タマモクロスの育成中のギミック「バ群を怖がる期間」は、この史実が元となっている。
力を出せずに連敗
その後はダートで4連敗。1勝クラスの最下級条件戦である。この時点でのちのタマモクロスの活躍を誰が予見できただろうか?時はすでにクラシック最後の一冠・菊花賞が行われる10月に差し掛かっていた。
再び芝へ
ところが再び芝のレースに挑戦することになり、ここから風向きが一変。タマモクロスが出走したのは10/18の京都競馬場芝2200m。連敗中のタマモクロスは5番人気。これをまったくの楽な手応えで2着に7馬身差をつけて圧勝する。勝ちタイムは同日・同距離で行われた菊花賞トライアルの京都新聞杯より速いタイムだった。
2連勝
そして11/1に行われた藤森特別で、今度は1番人気に応えて8馬身差の大楽勝。2戦続けての圧勝劇のインパクトは、「関西の秘密兵器」として翌週に行われる菊花賞への出走が期待されるほどだった。この時点でタマモクロスの真の実力が世間に知られることとなったのである。
3連勝 G3鳴尾記念
将来性を考えて菊花賞への出走は見送られたが、陣営は一気の格上挑戦で重賞への参戦を決める。それが12/6阪神競馬場で行われる芝2500mのG3鳴尾記念。クラシック三冠すべてに出走し、皐月賞2着、ダービー4着、菊花賞2着と好成績を残していたゴールドシチーを筆頭に相手は一線級の馬たちだ。
3番人気のタマモクロスはスタートで出遅れ最後方からのレースとなるが、直線一気の末脚で2着に6馬身差をつけ圧勝。稍重馬場にも関わらず、コースレコードを記録した。ゴールドシチーは6着。2番人気で10着に敗れたメジロデュレン(マックイーンの兄)は前年の菊花賞馬で、このあと有馬記念を勝つ馬である。
この日は降雪により中山競馬場の開催がなく、関東のテレビ中継でもこの鳴尾記念がメインレース扱いで放送されたことでタマモクロスは全国にその名を轟かせることとなった。
4歳
4連勝 G3金杯
鳴尾記念での鮮やかな勝利により、暮れの有馬記念への出走も取り沙汰されたが、関東への輸送で馬体重が減ることを懸念して回避させた。もともとタマモクロスは食が細く、レース後はさらに馬体重を減らしてしまうような繊細な馬だったそうだ。
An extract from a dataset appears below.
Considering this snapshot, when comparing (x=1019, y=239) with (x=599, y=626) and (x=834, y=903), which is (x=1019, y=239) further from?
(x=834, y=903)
4歳となったタマモクロスの初戦は金杯。東西で行われる年始の名物重賞で、勝つと縁起がいいからという理由で馬主が出走を希望した。1番人気に推されたタマモクロスは、スタート後は出脚が悪くまたしても最後方から。そして終始後方のまま最後の直線へ向くと、インコースの狭いところを突いて直線一気のごぼう抜き。馬群の隙間を縫うようにして15頭を交わす衝撃の勝ち方だった。
2戦連続で見せた父シービークロスを彷彿とさせる追い込みにより、「稲妻2世」「白い稲妻」と父の異名を受け継いで呼ばれるようになった。
5連勝 阪神大賞典
重賞2連勝を飾ったタマモクロスは春の目標レースを天皇賞に定め、その前哨戦としてG2阪神大賞典へ出走。7頭立ての少頭数となったが有馬記念優勝馬メジロデュレンを抑えて単勝1.7倍の1番人気に支持される。
レースはスローペースとなり、タマモクロスは折り合いに苦労しながら3番手の位置取り。直線では前を行く2頭が止まらず間を割ったタマモクロスを加えた3頭による熾烈な追い比べとなる。最後は3頭が鼻面を並べてゴールし、写真判定の結果、タマモクロスとダイナカーペンターが1着同着。ハナ差の3着にマルブツファーストとなった。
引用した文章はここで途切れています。